YAZARLAR

Fenerbahçe kendi usulüyle kaybetti

Futbolun en önemli sahnesine dönmeyi kuşkusuz Mourinho da çok isterdi. Üstelik bunu Fenerbahçe’yi 16 yıl sonra Şampiyonlar Ligi’ne döndüren adam olarak başarmayı daha da çok isterdi. Ama maç sonunda kendisinin de işaret ettiği gibi, bu takımın Avrupa Ligi’nde gideceği daha çok yol var. Belki de Mourinho’yla yürünmesi gereken yol, o yoldur.

Ferdi Kadıoğlu’nun maç öncesinde son anda sakatlık nedeniyle kadrodan çıkartılması Fenerbahçe adına büyük bir şanssızlıktı. Dusan Tadic’in ardından takımın en önemli ikinci yaratıcısı olan Ferdi’nin olmaması, üstelik Fred de sakatken, sarı-lacivertlileri hücumda Allan Saint-Maximin’in yakalayacağı bire birler ve ardından yapacağı ortalara fazla bağımlı kılabilirdi. Öyle de oldu.
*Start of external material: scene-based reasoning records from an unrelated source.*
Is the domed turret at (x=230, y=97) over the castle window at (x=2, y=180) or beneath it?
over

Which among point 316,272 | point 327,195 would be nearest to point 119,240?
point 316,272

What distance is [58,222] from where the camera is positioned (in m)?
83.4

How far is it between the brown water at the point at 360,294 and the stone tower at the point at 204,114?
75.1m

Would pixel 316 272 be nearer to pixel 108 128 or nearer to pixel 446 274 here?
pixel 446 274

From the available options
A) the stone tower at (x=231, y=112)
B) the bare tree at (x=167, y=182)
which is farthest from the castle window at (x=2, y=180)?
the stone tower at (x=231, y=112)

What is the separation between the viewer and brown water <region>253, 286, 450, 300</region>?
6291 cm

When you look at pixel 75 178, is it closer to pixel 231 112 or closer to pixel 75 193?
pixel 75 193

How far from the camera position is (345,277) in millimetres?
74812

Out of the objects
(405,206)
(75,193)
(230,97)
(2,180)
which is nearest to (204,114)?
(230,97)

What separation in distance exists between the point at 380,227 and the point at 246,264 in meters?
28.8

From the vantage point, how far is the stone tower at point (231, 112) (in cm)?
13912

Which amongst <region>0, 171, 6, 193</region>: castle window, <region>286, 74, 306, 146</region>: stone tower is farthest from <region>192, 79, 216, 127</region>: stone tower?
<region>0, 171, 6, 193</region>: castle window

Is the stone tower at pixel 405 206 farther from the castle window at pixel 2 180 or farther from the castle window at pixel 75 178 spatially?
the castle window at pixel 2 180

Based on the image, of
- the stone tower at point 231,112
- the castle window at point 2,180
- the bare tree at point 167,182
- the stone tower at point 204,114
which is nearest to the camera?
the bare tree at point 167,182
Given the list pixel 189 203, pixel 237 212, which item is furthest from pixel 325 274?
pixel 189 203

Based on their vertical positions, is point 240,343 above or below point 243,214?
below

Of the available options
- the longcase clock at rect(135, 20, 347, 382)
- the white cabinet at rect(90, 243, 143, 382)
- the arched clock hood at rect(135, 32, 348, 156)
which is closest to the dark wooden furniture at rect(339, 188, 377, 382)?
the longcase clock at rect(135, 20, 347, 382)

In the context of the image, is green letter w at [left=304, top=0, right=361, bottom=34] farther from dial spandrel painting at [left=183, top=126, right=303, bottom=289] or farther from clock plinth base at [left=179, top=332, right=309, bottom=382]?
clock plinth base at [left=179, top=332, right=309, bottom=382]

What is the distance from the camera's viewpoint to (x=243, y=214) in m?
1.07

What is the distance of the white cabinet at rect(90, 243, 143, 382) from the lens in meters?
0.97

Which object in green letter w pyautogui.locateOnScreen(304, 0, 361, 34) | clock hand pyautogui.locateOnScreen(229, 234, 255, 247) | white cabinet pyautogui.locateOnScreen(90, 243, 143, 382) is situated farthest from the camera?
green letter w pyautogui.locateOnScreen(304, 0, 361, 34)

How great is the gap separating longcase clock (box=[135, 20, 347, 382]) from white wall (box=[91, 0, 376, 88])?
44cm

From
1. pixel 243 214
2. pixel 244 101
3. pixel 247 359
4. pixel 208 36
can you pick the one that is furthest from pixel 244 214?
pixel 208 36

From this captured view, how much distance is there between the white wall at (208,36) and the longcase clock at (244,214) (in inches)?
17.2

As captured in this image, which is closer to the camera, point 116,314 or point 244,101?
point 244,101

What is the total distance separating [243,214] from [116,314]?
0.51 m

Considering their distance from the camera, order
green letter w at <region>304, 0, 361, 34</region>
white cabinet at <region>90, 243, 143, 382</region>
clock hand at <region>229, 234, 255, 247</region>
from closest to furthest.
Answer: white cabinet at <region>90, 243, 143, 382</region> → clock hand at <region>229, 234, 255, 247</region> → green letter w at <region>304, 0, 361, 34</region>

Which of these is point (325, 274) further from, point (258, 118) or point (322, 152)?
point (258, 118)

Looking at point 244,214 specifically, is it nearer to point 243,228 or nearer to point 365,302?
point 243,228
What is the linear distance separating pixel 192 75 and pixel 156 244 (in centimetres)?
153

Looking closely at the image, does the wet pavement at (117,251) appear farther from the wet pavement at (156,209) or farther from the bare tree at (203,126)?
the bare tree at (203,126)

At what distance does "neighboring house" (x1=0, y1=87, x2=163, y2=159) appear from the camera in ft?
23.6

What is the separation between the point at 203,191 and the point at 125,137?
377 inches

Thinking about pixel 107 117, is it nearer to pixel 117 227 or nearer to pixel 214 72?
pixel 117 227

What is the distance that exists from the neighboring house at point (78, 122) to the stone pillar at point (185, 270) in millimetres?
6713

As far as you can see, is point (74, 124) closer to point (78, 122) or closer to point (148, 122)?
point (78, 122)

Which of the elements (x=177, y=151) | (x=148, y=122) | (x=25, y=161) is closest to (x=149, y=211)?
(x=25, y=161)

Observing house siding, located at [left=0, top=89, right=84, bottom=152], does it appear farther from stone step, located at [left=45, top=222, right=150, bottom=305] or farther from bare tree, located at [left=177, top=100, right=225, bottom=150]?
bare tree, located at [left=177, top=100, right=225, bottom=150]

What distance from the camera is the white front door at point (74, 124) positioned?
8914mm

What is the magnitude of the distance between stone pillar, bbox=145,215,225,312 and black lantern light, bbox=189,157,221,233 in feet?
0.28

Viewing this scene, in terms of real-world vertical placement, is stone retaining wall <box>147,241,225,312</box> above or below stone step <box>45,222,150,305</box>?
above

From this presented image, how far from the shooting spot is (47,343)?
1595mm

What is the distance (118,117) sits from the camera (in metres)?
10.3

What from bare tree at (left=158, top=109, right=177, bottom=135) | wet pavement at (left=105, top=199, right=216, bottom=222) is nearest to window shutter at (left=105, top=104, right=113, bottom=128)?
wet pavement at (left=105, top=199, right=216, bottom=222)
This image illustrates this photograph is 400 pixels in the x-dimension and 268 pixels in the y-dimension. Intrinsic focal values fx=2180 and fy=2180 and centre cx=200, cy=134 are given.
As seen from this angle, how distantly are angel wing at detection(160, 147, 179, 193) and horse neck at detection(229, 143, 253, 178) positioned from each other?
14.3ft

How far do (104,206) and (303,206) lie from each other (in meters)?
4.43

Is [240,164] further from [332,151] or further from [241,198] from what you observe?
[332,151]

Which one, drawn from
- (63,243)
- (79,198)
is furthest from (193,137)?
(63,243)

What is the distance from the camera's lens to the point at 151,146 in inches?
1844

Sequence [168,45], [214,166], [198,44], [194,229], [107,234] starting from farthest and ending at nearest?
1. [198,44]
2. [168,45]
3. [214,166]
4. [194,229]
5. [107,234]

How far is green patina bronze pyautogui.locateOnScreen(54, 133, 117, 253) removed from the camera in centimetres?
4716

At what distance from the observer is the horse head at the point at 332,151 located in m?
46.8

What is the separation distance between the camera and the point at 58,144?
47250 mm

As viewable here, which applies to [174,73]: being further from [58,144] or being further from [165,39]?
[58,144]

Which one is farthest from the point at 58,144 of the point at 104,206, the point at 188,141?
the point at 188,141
Bir diğer merak edilen konu ise Jose Mourinho’nun Fred’in yokluğunu kiminle dolduracağıydı. Fransa’daki ilk maçta bunu Rade Krunic ile yapmayı deneyen, ama maç sonunda Fred’i ne kadar özlediğinden bahsederek bu çabasının açık bir başarısızlıkla sonuçlandığını kabul eden Portekizli teknik direktör, rövanşta ise Mert Hakan Yandaş’ı tercih etti. Kazanmaya ihtiyacı olan taraf olarak orta sahada daha hücumcu bir ismi seçmek elbette anlaşılabilirdi, ama bu aynı şekilde merkezin daha kolay geçilmesine de neden olabilirdi.
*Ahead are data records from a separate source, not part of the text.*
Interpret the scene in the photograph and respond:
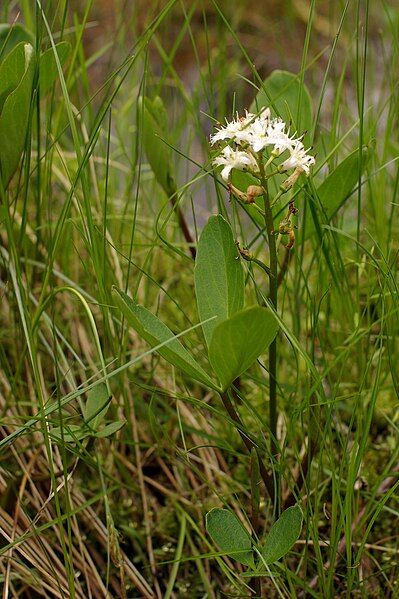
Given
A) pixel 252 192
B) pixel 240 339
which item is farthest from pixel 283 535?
pixel 252 192

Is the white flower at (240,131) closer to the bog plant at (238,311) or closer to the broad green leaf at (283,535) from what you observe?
the bog plant at (238,311)

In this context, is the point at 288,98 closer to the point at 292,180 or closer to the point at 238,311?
the point at 292,180

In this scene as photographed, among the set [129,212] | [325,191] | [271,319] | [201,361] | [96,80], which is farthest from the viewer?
[96,80]

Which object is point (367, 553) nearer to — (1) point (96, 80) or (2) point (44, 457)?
(2) point (44, 457)

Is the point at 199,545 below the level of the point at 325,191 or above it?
below

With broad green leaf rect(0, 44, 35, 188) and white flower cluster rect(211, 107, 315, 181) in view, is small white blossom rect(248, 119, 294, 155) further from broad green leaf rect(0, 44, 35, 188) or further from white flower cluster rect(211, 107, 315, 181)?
broad green leaf rect(0, 44, 35, 188)

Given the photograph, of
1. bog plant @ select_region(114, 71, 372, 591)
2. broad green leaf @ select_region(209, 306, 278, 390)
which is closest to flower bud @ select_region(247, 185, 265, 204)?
bog plant @ select_region(114, 71, 372, 591)

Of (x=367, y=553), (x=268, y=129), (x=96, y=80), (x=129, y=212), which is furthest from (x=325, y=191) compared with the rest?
(x=96, y=80)
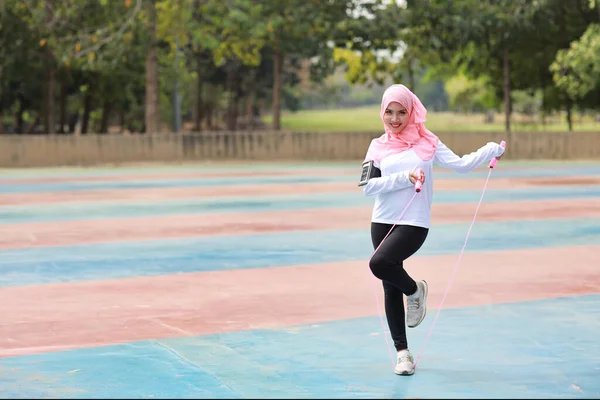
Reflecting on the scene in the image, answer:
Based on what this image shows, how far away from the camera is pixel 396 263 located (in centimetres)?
679

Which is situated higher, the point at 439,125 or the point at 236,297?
the point at 236,297

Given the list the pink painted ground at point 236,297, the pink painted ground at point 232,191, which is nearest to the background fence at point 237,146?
the pink painted ground at point 232,191

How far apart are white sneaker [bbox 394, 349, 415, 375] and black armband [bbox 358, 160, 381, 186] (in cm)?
108

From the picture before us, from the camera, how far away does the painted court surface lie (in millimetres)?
6949

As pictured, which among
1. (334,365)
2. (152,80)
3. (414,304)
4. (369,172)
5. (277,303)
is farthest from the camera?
(152,80)

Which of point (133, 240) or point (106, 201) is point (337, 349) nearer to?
point (133, 240)

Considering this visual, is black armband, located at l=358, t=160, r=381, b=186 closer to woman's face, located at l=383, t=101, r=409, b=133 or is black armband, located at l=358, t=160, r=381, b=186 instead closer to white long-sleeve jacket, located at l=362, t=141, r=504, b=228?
white long-sleeve jacket, located at l=362, t=141, r=504, b=228

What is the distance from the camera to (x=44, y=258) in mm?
13539

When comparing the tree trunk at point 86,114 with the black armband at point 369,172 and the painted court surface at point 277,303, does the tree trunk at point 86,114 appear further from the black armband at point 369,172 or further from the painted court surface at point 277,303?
the black armband at point 369,172

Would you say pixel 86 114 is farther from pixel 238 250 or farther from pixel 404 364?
pixel 404 364

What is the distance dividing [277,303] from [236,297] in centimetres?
50

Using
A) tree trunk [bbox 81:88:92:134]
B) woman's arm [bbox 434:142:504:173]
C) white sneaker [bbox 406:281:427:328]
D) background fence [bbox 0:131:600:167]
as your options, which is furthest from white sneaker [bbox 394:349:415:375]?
tree trunk [bbox 81:88:92:134]

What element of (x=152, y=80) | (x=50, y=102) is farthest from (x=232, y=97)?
(x=152, y=80)

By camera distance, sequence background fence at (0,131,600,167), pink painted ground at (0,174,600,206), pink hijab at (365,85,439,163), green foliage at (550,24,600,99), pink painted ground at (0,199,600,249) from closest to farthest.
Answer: pink hijab at (365,85,439,163), pink painted ground at (0,199,600,249), pink painted ground at (0,174,600,206), background fence at (0,131,600,167), green foliage at (550,24,600,99)
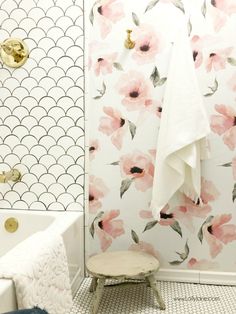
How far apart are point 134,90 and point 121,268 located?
0.96 metres

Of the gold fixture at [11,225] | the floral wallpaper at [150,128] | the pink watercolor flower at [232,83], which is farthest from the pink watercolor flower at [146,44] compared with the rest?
the gold fixture at [11,225]

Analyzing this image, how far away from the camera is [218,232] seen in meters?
Answer: 2.35

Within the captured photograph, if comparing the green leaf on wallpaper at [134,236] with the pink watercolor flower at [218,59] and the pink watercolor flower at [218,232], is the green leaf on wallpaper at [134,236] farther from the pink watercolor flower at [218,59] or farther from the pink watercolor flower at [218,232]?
the pink watercolor flower at [218,59]

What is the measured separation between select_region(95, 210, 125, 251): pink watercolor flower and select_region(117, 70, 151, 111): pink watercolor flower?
0.63 meters

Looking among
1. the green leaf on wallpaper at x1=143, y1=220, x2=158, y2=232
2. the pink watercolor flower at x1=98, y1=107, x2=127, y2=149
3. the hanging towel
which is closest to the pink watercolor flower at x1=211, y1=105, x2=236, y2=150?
the hanging towel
Son maça göre bir diğer farklı tercih ise sağ bekteydi; Bright Osayi-Samuel’in yerine Mert Müldür ilk 11’deydi. Ters kanattaki Ferdi’nin yokluğunda Jayden Oosterwolde’yi görevlendirmişken, sağ bekte bir atletik beki daha kullanmak belki Mourinho’ya fazla gelmiş ve bu yüzden teknik kalitesi daha yüksek Mert’i tercih etmek ona daha makul görünmüş olabilir. Ancak Osayi-Samuel’in yokluğu, sarı-lacivertlilerin geçiş savunmasında elini biraz güçleştirebilirdi. Açıkçası Lille gibi atlet bir takıma karşı Osayi’nin hızlı geri dönüşlerine bu maçta sanki daha çok ihtiyaç var gibiydi. İlk yarı da öyle olduğunu gösterdi.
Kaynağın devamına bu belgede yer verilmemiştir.